QUESTIONS ON THE MATERIAL ->
1: What MMSE score is reported for Mr Sundarajan in the dementia case scenario?
2: Write out the dementia case scenario word for word, from "Scenario B: Mr" up to and including "and pharmacological management?".

Scenario B: Mr Sundarajan, 72 years old, presents with a 3-year history of gradual memory decline. He gets lost in familiar streets, has stopped managing his bank account (IADL impaired), and has begun accusing his wife of stealing (paranoid ideation). He does not recognise his granddaughter's new husband. His wife says he is 'the same person emotionally — still kind and gentle.' Neurological examination is normal (no parkinsonism, no focal signs). MRI brain shows generalised cerebral atrophy with hippocampal predominance. MMSE 18/30. What is the diagnosis and pharmacological management?

Analysis: Alzheimer dementia (moderate severity) — insidious onset, memory-first progression, hippocampal atrophy on MRI, intact personality (personality preservation is typical of AD in distinction to FTD), MMSE 18 = moderate. Management: AChEI (donepezil 10 mg/day or rivastigmine) plus memantine (appropriate for moderate AD, MMSE <20). BPSD (paranoid ideation): non-pharmacological first (reassurance, structured routine); if distressing, low-dose atypical antipsychotic (risperidone 0.25 mg) with explicit caregiver consent regarding black-box mortality risk.

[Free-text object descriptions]

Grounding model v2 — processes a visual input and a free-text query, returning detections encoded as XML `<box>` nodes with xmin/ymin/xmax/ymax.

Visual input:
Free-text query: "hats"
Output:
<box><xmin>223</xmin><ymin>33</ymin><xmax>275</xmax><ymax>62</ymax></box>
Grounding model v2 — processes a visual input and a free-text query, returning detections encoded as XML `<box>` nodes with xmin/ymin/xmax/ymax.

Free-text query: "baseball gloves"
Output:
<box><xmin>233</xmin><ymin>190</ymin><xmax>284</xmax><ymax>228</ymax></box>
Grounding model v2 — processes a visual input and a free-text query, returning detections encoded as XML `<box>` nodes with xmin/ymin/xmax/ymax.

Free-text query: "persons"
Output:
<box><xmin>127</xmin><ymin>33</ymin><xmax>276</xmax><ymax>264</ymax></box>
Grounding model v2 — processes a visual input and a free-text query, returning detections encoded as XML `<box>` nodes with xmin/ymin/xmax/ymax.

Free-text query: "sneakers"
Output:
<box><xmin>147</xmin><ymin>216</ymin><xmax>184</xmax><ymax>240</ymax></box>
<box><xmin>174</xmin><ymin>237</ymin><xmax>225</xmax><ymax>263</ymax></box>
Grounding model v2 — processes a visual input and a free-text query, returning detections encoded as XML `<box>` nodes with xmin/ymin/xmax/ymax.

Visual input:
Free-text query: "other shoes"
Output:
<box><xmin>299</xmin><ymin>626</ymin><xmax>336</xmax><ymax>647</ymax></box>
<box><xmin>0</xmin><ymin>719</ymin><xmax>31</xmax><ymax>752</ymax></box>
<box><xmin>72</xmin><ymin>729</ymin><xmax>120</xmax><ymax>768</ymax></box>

RESPONSE LIST ->
1: 18/30

2:
Scenario B: Mr Sundarajan, 72 years old, presents with a 3-year history of gradual memory decline. He gets lost in familiar streets, has stopped managing his bank account (IADL impaired), and has begun accusing his wife of stealing (paranoid ideation). He does not recognise his granddaughter's new husband. His wife says he is 'the same person emotionally — still kind and gentle.' Neurological examination is normal (no parkinsonism, no focal signs). MRI brain shows generalised cerebral atrophy with hippocampal predominance. MMSE 18/30. What is the diagnosis and pharmacological management?